Jason lowered his voice. "But Aurion isn't stupid. They've already planted surveillance around the campus. Hallway cams. Checkpoints. They want Blaze to slip once, and they'll claim he violated protocol so they can legally pull him under their jurisdiction."

Kenji cursed under his breath.

"How do we get out?" Grim asked.

Jason nodded at him, grateful to cut past the panic and move to strategy.

"There's a maintenance tunnel under the western training pitch. Almost no one remembers it exists. Blaze goes through that. The rest of you scatter around campus, make noise, move cameras, distract staff. You buy him the fifteen minutes he needs to get outside the perimeter."

"And then what?" Zara asked softly.

Jason took a slow breath. "Then you regroup at the old shuttle depot north of Veridion. There's a driver who owes me a favor. He'll take you off-record."

Blaze shook his head, overwhelmed. "This will ruin you."

Jason smiled faintly. "Kid, the board already did that."

Silence settled over them. Heavy. Real.

Then Lionel stepped beside Blaze and placed a hand on his shoulder.

"We're with you," he said. "All of us."

Kenji nodded. "Titans don't leave Titans behind."

Scarlet cracked her knuckles. "Let Aurion try something. I dare them."

Aya smiled softly. "You're not running alone."

Zara squeezed Blaze's wrist. "We go together."

One by one, they formed a half-circle around him. A shield of teammates. A family.

And Blaze realized something sharp and painful and true:

Aurion wasn't the only one who wanted him.

His team did too.

Jason checked the time. "You move in ten minutes."

The Titans scattered, each heading to their assigned distraction. Doors opened. Footsteps faded. A plan set into motion.

Blaze stayed behind for a moment, staring at the ground, feeling the weight settle on him like armor.

Jason stepped closer. "I know you're scared."

"Yeah," Blaze breathed. "I am."

"Good," Jason said. "Fear means you understand what's at stake. But you're not losing yourself tonight. You're choosing yourself."

Blaze finally met his eyes. "Will we make it?"

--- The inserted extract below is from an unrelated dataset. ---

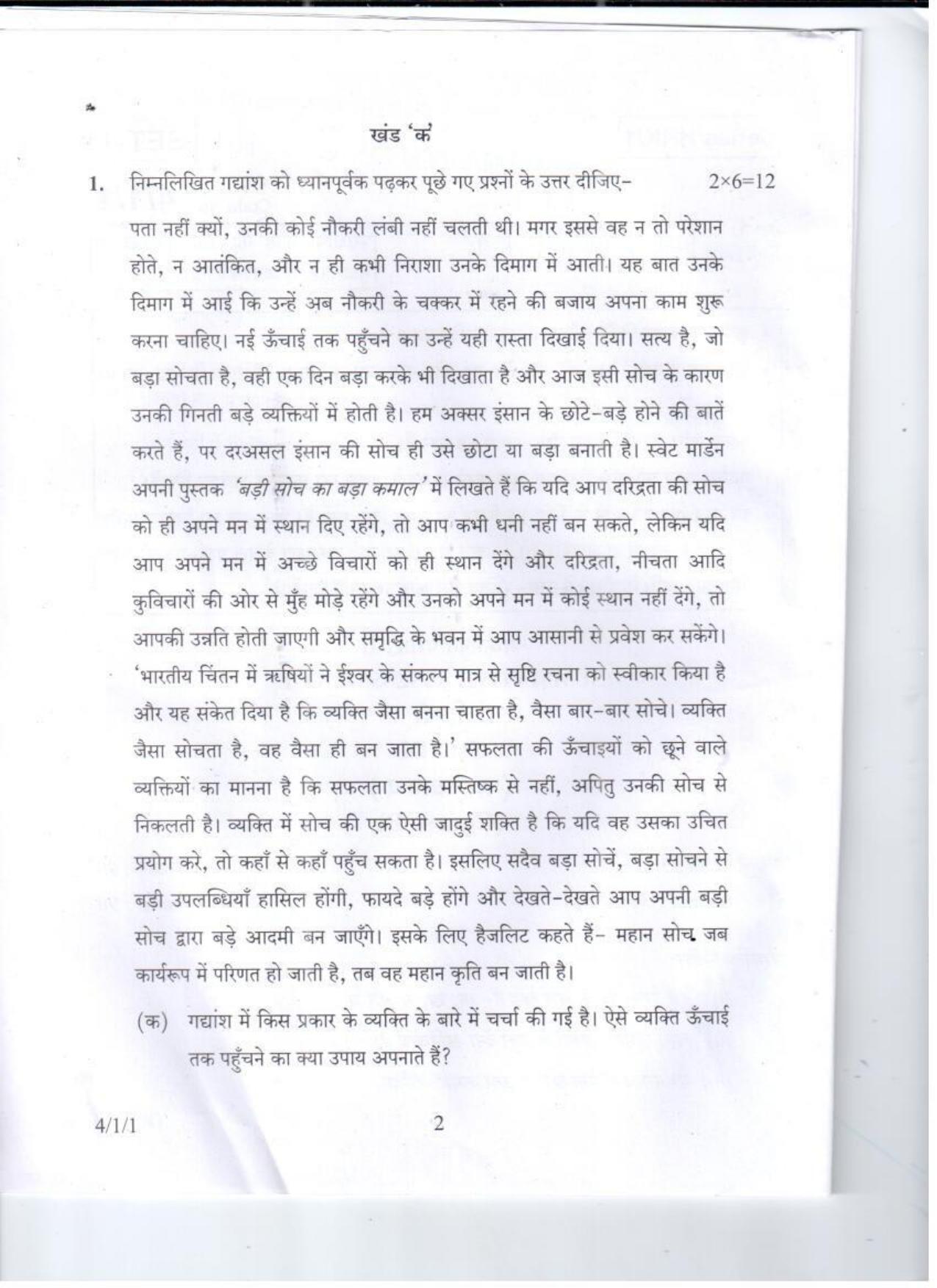 CBSE Class 10 Hindi HRK Set-1-Delhi-10 2017 Question Paper - Page 2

"I don't know." Jason's expression softened. "But you won't face this alone. And that gives you a better chance than any contract Aurion could offer."

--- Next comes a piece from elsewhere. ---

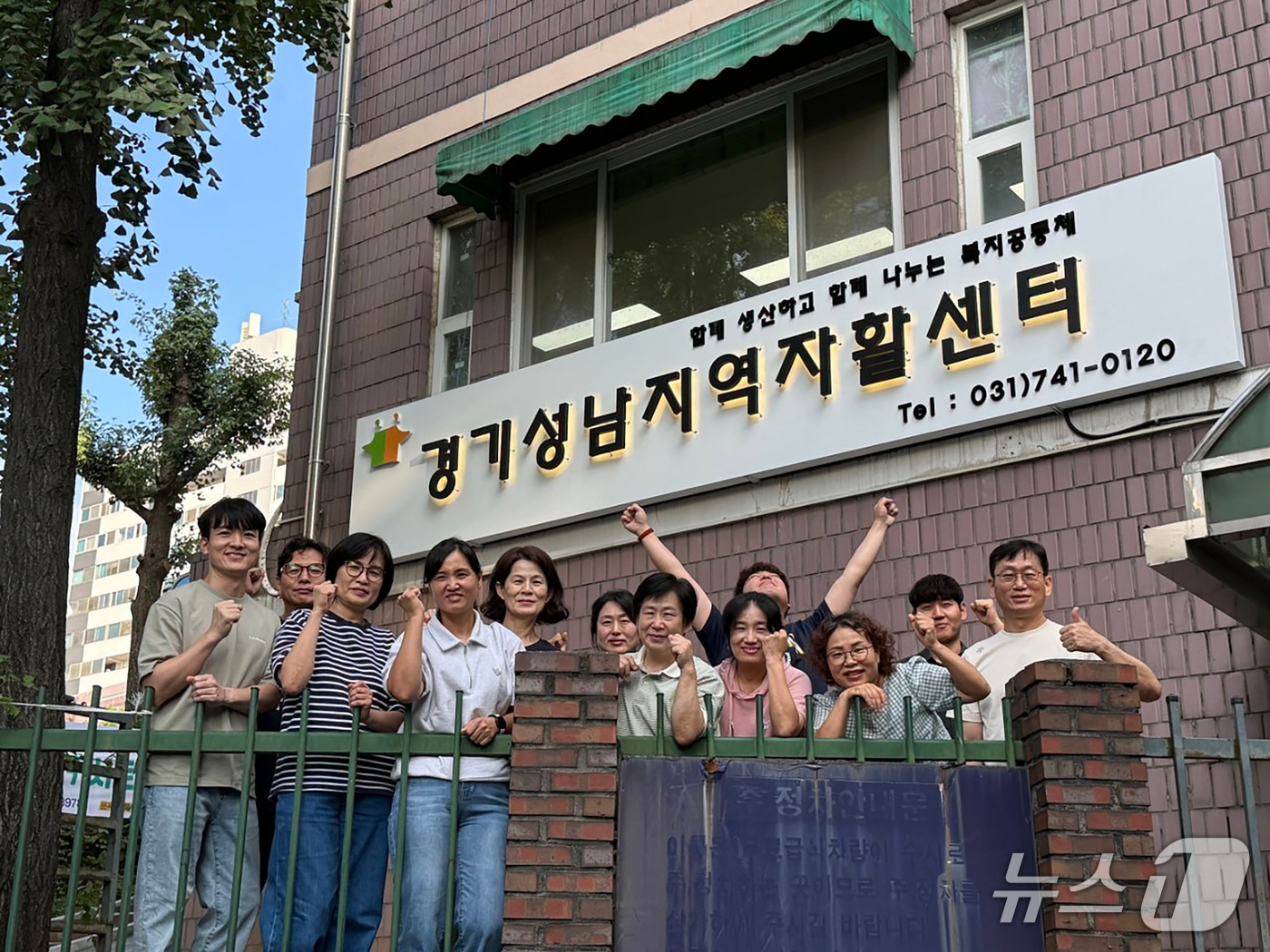 '성남지역자활센터' '성남만남지역자활센터'가 보건복지부 평가에서 3회 연속 최우수기관으로 선정됐다.(성남시 제공. 재판매 및 DB금지)/뉴스1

The door swung as a wind draft rolled through the hall. Alarms flickered somewhere in the distance as the Titans began their distractions.

Jason nodded toward the west exit. "Go. Before the whole place wakes up."

Blaze turned. His legs felt heavy but steady.

As he stepped out into the shadowed hallway, he heard Jason call after him.

"Blaze."

He paused.

"No matter what happens tonight," Jason said, "you're still my player. And I'm proud of you."

Blaze didn't trust himself to speak. So he nodded.

He walked.

Past the trophy wall.

Past the empty training rooms.

Past the banners hanging in the dim light.

Outside, the cold night air hit him like a slap.

Across the field, he saw flashes of motion — the Titans already working. Zara cutting through a corridor where she shouldn't be. Diego triggering a false sensor alert. Lionel stepping in front of a security camera at just the right angle to freeze its rotation.

They weren't perfect.

But they were enough.

He sprinted across the grass, breath loud in his ears. Somewhere behind him, alarms started to rise.

Aurion had noticed.

"Faster," he muttered to himself, legs burning.

The maintenance hatch was half-hidden behind an overgrown section of the pitch. He dropped to his knees, pulled the metal grate open, and slipped inside.

The tunnel was narrow, cold and smelled like disuse. He ran anyway.

Voices echoed above him. Radio chatter. Footsteps. Search patterns.

His heart hammered. Sweat dripped down his back. Every step felt like he was crossing a line that couldn't be uncrossed.

When he reached the far end of the tunnel, he pushed up the grate and climbed out behind a row of equipment crates.

He was outside Veridion's perimeter.

Free.

But not safe.

He checked the shadows ahead and began moving toward the old shuttle depot.

Lights flashed across the field behind him. Teams of Aurion staff poured onto the grounds, shouting orders.

They were too late.

The Titans had done it. 𝗳𝚛𝗲𝕖𝕨𝕖𝗯𝚗𝚘𝕧𝕖𝗹.𝗰𝗼𝕞

He walked into the night, heading toward whatever came next.

His breathing finally steadied.

But his mind didn't.

Because even though he was out…

Everything from this moment forward had consequences.

And he wasn't sure any of them were ready.